Archiwa tagu: Zagłada

Dzieci z placu Trzech Krzyży

Autorka: Renata Piątkowska
Ilustrator: Maciej Szymanowicz
Wydawnictwo: Literatura
Łódź 2023
Poziom: BD II

Niezwykle wzruszająca książka wydana przez Literaturę w serii „Wojny dorosłych – historie dzieci”. Spisana przez Renatę Piątkowską opowieść o żydowskich sierotach opiera się na kanwie autentycznych wydarzeń z lat okupacji hitlerowskiej. Skąd zainteresowanie tymże tematem? Los tytułowych dzieci przedstawia tuż po wojnie Józef Ziemian w książce „Papierosiarze z placu Trzech Krzyży”, poza tym istnieje Fundacja Życie Żydowskie, która pielęgnuje pamięć o małych uciekinierach z getta, organizując spotkania, spacery miejskie czy prowadząc facebookowy profil papierosiarzy. Jednak cały przekaz, o którym mowa jest skierowany do dorosłych, natomiast autorka wraz z wydawcą tworzy książkę dla dzieci, co wydaje się niezwykle wartościowym i trafionym pomysłem.

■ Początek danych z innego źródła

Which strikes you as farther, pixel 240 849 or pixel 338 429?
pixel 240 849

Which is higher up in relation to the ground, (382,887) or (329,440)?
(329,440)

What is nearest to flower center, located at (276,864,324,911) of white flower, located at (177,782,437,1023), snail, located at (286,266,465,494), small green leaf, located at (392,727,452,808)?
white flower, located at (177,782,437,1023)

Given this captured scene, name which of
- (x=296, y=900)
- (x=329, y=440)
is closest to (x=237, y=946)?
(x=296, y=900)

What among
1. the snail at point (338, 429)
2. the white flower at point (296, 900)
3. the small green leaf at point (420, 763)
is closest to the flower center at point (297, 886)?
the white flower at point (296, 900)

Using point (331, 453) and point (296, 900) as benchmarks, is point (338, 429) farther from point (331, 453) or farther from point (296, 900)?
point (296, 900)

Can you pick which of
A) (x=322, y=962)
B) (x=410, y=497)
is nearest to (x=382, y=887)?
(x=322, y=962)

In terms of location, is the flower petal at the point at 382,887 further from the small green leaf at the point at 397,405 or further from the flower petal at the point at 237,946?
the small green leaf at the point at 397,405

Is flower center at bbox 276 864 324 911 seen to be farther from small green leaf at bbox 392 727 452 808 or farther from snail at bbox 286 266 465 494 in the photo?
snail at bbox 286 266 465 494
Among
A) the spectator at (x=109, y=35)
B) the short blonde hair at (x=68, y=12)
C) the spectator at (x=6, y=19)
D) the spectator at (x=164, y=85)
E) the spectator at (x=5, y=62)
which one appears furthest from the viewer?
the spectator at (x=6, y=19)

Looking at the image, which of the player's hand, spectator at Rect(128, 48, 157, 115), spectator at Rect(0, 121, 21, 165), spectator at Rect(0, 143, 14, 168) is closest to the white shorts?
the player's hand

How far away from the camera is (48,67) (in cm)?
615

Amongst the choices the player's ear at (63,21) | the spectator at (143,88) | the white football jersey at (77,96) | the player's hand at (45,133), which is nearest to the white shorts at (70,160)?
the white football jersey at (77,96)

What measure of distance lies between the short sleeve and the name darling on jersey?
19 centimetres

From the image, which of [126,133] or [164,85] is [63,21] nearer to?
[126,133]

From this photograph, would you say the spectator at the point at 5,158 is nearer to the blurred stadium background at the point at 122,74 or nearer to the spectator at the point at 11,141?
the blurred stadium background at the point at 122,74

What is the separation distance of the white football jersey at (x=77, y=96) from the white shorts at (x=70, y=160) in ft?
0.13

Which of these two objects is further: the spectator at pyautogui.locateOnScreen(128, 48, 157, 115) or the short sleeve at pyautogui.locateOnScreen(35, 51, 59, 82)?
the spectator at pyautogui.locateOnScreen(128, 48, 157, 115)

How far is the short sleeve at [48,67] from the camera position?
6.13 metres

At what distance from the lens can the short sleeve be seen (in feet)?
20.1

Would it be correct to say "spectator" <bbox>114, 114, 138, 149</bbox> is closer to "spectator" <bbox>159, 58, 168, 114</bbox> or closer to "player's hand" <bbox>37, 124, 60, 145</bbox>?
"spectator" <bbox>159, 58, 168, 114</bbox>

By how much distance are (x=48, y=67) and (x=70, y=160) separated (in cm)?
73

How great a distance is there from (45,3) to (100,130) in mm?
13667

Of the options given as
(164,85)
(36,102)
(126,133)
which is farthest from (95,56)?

Tytułowi bohaterowie to mali Żydzi, którzy po utracie bliskich przekradają się z getta na aryjską stronę Warszawy. Wszystkich papierosiarzy jest ponad dwudziestu, wśród nich można przywołać Kulasa, Kinola, Tereskę, Ząbala, Francuza, Byczka, który pełni rolę nieformalnego lidera grupy czy najbardziej chwytającego za serce, najmłodszego Bolusia, którego ocalenie wydaje się graniczyć z cudem. Zresztą los wszystkich papierosiarzy jest niewiarygodny, bo jak to możliwe, że grupa dzieci każdego dnia handluje ze swoim śmiertelnym wrogiem w jednym z najbardziej niebezpiecznych dla Żyda miejsc stolicy? Zagrożeniem są nie tylko stale przechadzający się tu Niemcy. Papierosiarze muszą wystrzegać się także szmalcowników, złodziei, wrogo nastawionych Polaków czy mających nieopodal siedzibę funkcjonariuszy gestapo. Jednak nie tylko zło czeka na małych bohaterów, na ich drodze pojawiają się także anioły w postaci Zofii Kalatowej czy Babki. Kobiety zapewniają im nocleg i ciepły kąt. Natomiast wspomniany już Józef Ziemian ratuje Bolusia z całkiem dużych tarapatów, w które malec wpada, gdy na moment zapomina, że w holokaustowym świecie dzieci nie mogą ufać dorosłym.

„Dzieci z placu Trzech Krzyży” to wyjątkowa, wojenna narracja, która mówi o przetrwaniu, przyjaźni, woli walki i ogromnej odwadze drzemiącej w małych sercach. Historia żydowskich papierosiarzy powinna trafić na listę szkolnych lektur, ponieważ ukazuje piękny wzór bohaterstwa, uczy empatii, udowadnia jak wielką siłę ma solidarność i wzajemna troska. Ostrzegam, że przy lekturze książki może popłynąć niejedna łza, ale warto poznać tę być może najjaśniejszą opowieść o mrocznym czasie II wojny światowej. Zdecydowanie polecam. Oprawa twarda, szyta.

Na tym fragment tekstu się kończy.